Types of pediatric wheelchairs
To determine whether your child will best be served by a manual wheelchair, a power wheelchair, an electric scooter, or an alternative wheelchair, you’ll need to understand the differences between these options. Here are the basics for choosing pediatric wheelchairs.
Manual wheelchairs: Depending on your child’s abilities and needs, a manual pediatric wheelchair can be propelled by your child, or by you or another caregiver. These pediatric manual wheelchairs can be moved with the user’s arms or legs, or when pushed by someone else. Manual pediatric wheelchairs come in a number of subtypes including lightweight models, sports wheelchairs, standard models, standing wheelchairs that allow your child to rise to a standing position without leaving the chair, and transport chairs.
Manual pediatric wheelchairs can look as unique as their users. They can be ordered with colored accessories and bright, patterned upholstery to appeal more to young users. Children can be very creative about customizing the look of their wheelchairs!
“Grow wheelchairs” are a great option for many children because they are designed to change and be resized over time to fit their users as they change in size. If you can find a grow wheelchair that works for your child, you can rest assured that instead of needing a new chair every year you can just adjust the grow chair instead. Replacement components and adjustments will allow you to convert the wheelchair into a larger size as your child grows.
Electric wheelchairs or power wheelchairs: For children who need independent mobility but cannot independently move a manual wheelchair, electric or power wheelchairs are the right choice. The ability to move a wheelchair isn’t always a clear cut issue, so developmental and physical factors like coordination, posture, and visual perception should be considered here. Where your child will be using the chair is also important, and remember, supervision and proper training are critical for all pediatric power wheelchair users.
Just like with manual pediatric wheelchairs, electric pediatric wheelchairs offer lots of options and opportunities for customization in terms of colors and upholstery. Typically power wheelchairs for children feature joystick controls, although there are many other ways to control these chairs, including chin switches, head switches, push-button controls, sip-n-puff systems, tillers, and trackballs. Many chairs also offer the ability to recline, change seat height, and even stand.
Child mobility scooters: Child-sized mobility scooters are great options for children who retain some ability to walk, but need a fallback alternative for extended distances. Scooters demand arm function for steering and upper body strength; children must also be able to transfer on and off of this kind of scooter.
Alternative and recreational chairs: Choosing pediatric wheelchairs sometimes means choosing an alternative! For children with different recreational interests and mobility needs there are other pediatric wheelchair and equipment options. Hand-cycle bikes are speedy choices that are very appealing to children. They come custom-made in a rainbow of colors in single or multi-speed models. These bikes make transfers easy with their sliding seats and flip-up footrests, too. And if your child likes sports, they’ll love seeing what disabled athletes are doing with hand-cycles!
Hand-propelled or powered wheelchair carts are another fun option for children. These look a lot like go-karts and the child’s legs and feet are supported outstretched as s/he sits near the ground and uses the chair.
Mobility strollers are another choice for young children. These look a lot like strollers, although most have fairly rugged, heavy-duty wheels that allow them to be pushed over many kinds of terrain.

# Exercises
**A)** Repeat word for word the part of the pediatric wheelchair text starting with "Manual wheelchairs: Depending" and going on through "of their wheelchairs!".
**B)** In the pediatric wheelchair text, which two features of hand-cycle bikes make transfers easy?

# Supplied material
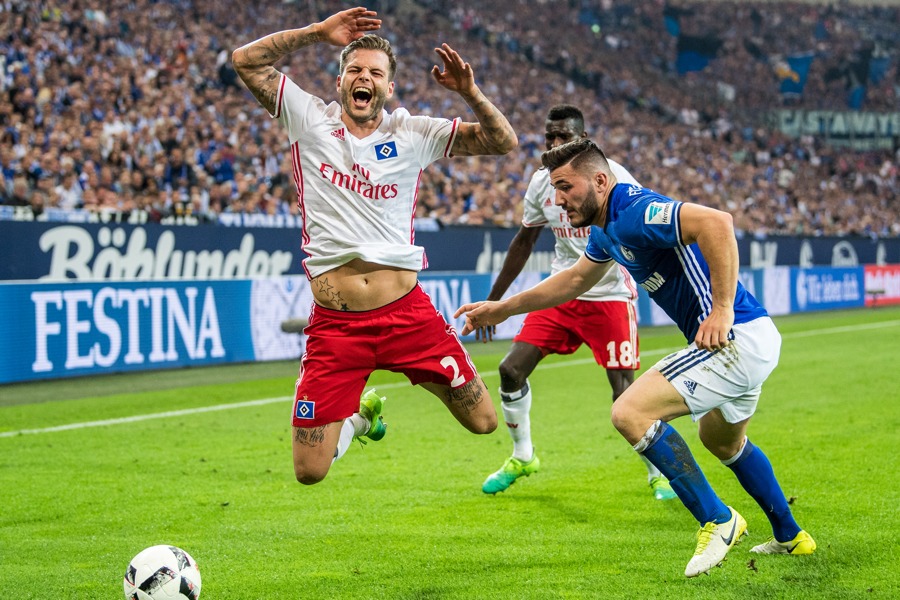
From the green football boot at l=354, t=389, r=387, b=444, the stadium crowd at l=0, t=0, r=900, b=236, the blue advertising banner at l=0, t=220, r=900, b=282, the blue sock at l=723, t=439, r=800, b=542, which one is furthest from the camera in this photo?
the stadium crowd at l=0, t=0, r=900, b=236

# Answers to the exercises
**A)**
Manual wheelchairs: Depending on your child’s abilities and needs, a manual pediatric wheelchair can be propelled by your child, or by you or another caregiver. These pediatric manual wheelchairs can be moved with the user’s arms or legs, or when pushed by someone else. Manual pediatric wheelchairs come in a number of subtypes including lightweight models, sports wheelchairs, standard models, standing wheelchairs that allow your child to rise to a standing position without leaving the chair, and transport chairs.
Manual pediatric wheelchairs can look as unique as their users. They can be ordered with colored accessories and bright, patterned upholstery to appeal more to young users. Children can be very creative about customizing the look of their wheelchairs!

**B)** Their sliding seats and flip-up footrests.